» What this exercise asks:
(A) According to the report on grain elevators and high grain prices, in what year was the old elevator at Farmers Elevator Company built?
(B) From the grain elevator report, repeat word for word the part that opens with the words containing "ROWE: As a quote, somebody" and closes with "and small elevators.".
[Start Document segment]
Grain Elevators Feel Pinch of High Grain Prices

Prices of crops like corn, soybeans and wheat have soared. Just two years ago a bushel of corn traded under $2.50. The market closed yesterday right around $6 a bushel. It’s an upswing that’s had a serious downside for one part of the agricultural economy.

It doesn’t take long to hit farm country when you drive southwest from Chicago. The city quickly gives way to the suburbs, which give way to the rolling field of Illinois farm land. The landscape is accented with fading red barns and tall grain silos that soar up from the ground. These silos store crops from the time they’re harvested to the time the market’s ready to buy them. A farmer might have a silo or two, to store his corn say. But often he’ll sell his harvest to a grain elevator with a whole bunch of storage room. At Farmers Elevator Company in Manteno, Illinois—manager Alan LeMore shows me around.

LEMORE: This is the old elevator built in 1913, made largely of concrete. Each silo, they’re about 90 feet tall, they vary in capacity to about 35,000 bushel. The tank at the end is still mostly full of beans. It’ll hold 164,000 bushel.

Grain elevators basically function as middle men between farmers and commercial markets.

LEMORE: We give the farmers someplace to sell the grain, someplace to dump it until they are ready to sell it. We’re pretty much just storage here. We buy and sell from the farmer. We try to give them the best price possible that we can and still keep ourselves in the money, afloat anyway.

Grain elevators need more and more money to fulfill that middle man role these days. There are a few reasons, some of them are really complicated. But, the more money corn and soybeans fetch, the more money elevators need to pay farmers. And, the more they need to hedge their risk in the commodities markets. Elevators don’t make money until they sell grain; so they are often dependent on credit from their banks to tide them over. And these days they’re borrowing a lot more. Elevator manager Jerry Rowe says he’s borrowing four times as much as he was just two years ago.

ROWE: As a quote, somebody else had said, ‘How are you sleeping in markets like this?’ And it’s like a baby. I wake up every two hours and cry.

According to the National Grain and Feed Association those new credit needs are common throughout the industry. They affect large and small elevators.

ROWE: We’re dealing with more money than we have in the history of the industry. But, we’ll get through it. There are margins to be made out here. Anytime you have a market does something like this there are also opportunities that will surface. We’ll get through it.

Right now, it seems most elevators are getting the money they need from banks. But a grain elevator in Southern Illinois recently failed. An elevator in Nebraska declared bankruptcy this month. Illinois Department of Agriculture’s Stuart Selinger says grain elevators are on shaky ground, and the broader economic downturn isn’t helping.

SELINGER: I believe the economy as a whole is effecting the availability of capital. People are looking at companies much closer before they issue a loan.

The U.S. Department of Agriculture is also paying attention to the industry. It’s sending examiners out to check the books of a sample of five-dozen grain elevators to make sure they’re financially solvent. Selinger says everyone is on pins and needles, hoping that grain prices don’t go too much higher.
[End Document segment]
[Start Entries provided]
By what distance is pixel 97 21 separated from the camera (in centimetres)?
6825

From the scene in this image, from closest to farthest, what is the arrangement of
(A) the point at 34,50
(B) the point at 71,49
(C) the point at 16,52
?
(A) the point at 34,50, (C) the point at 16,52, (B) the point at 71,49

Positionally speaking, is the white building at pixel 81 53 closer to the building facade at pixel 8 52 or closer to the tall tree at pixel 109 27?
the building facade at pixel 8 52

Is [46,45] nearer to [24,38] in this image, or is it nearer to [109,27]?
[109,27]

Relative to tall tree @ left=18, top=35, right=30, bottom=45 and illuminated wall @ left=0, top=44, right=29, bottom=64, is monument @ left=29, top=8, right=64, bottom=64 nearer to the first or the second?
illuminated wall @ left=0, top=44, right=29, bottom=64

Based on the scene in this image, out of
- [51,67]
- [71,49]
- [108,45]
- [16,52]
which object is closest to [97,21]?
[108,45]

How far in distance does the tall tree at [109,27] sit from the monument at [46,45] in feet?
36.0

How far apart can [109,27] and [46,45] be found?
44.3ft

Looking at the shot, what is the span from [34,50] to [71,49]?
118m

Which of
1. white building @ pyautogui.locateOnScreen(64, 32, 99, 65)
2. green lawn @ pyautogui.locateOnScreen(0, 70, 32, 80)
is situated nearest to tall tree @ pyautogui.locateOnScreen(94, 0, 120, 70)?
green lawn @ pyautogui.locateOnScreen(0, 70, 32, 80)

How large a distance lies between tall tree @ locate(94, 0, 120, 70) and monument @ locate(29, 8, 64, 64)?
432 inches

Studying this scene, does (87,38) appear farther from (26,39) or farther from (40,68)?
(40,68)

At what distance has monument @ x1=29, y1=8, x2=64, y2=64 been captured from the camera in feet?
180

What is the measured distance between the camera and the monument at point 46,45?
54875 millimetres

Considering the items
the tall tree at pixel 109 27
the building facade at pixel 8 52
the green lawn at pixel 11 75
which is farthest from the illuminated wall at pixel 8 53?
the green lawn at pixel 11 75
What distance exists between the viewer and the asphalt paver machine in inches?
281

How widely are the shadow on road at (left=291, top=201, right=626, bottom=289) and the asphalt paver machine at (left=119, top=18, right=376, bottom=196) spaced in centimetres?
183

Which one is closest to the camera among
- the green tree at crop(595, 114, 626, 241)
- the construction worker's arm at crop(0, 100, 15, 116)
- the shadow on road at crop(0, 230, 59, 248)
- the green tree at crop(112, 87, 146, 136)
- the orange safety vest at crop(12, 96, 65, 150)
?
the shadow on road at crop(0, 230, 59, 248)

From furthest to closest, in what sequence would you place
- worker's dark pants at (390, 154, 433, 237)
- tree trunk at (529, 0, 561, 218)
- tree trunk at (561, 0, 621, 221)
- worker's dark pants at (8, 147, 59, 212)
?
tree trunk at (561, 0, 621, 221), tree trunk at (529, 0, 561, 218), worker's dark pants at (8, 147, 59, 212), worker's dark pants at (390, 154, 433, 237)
[End Entries provided]
» Solutions to the tasks:
(A) 1913

(B)
ROWE: As a quote, somebody else had said, ‘How are you sleeping in markets like this?’ And it’s like a baby. I wake up every two hours and cry.

According to the National Grain and Feed Association those new credit needs are common throughout the industry. They affect large and small elevators.